_Task details_
List each line of the listing below that contains the word "distance". Case counts.

start Data excerpts

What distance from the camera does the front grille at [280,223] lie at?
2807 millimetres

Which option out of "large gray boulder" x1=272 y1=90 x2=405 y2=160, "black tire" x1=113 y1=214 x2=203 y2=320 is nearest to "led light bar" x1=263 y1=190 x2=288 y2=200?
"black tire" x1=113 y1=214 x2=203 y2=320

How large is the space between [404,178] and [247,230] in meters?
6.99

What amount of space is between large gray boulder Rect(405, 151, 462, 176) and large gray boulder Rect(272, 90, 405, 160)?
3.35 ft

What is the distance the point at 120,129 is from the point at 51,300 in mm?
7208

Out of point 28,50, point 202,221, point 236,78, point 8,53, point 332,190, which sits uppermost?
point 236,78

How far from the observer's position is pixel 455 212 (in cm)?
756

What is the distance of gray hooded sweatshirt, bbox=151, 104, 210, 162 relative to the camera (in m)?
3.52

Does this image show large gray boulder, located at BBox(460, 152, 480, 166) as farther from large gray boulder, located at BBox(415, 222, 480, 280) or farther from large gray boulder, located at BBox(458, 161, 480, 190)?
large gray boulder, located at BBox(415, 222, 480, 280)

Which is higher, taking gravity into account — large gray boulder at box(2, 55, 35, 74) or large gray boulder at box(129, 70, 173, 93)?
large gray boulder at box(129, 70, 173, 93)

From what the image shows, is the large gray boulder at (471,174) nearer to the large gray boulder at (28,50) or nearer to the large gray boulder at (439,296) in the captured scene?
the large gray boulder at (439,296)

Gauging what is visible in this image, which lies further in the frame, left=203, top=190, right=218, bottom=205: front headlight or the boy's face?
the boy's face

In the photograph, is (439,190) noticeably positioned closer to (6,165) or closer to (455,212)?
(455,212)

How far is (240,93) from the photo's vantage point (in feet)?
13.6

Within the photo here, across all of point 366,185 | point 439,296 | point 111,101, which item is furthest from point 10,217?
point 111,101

end Data excerpts

_Completed exercise_
What distance from the camera does the front grille at [280,223] lie at?
What is the distance the point at 120,129 is from the point at 51,300 in mm?
What is the distance of gray hooded sweatshirt, bbox=151, 104, 210, 162 relative to the camera (in m)?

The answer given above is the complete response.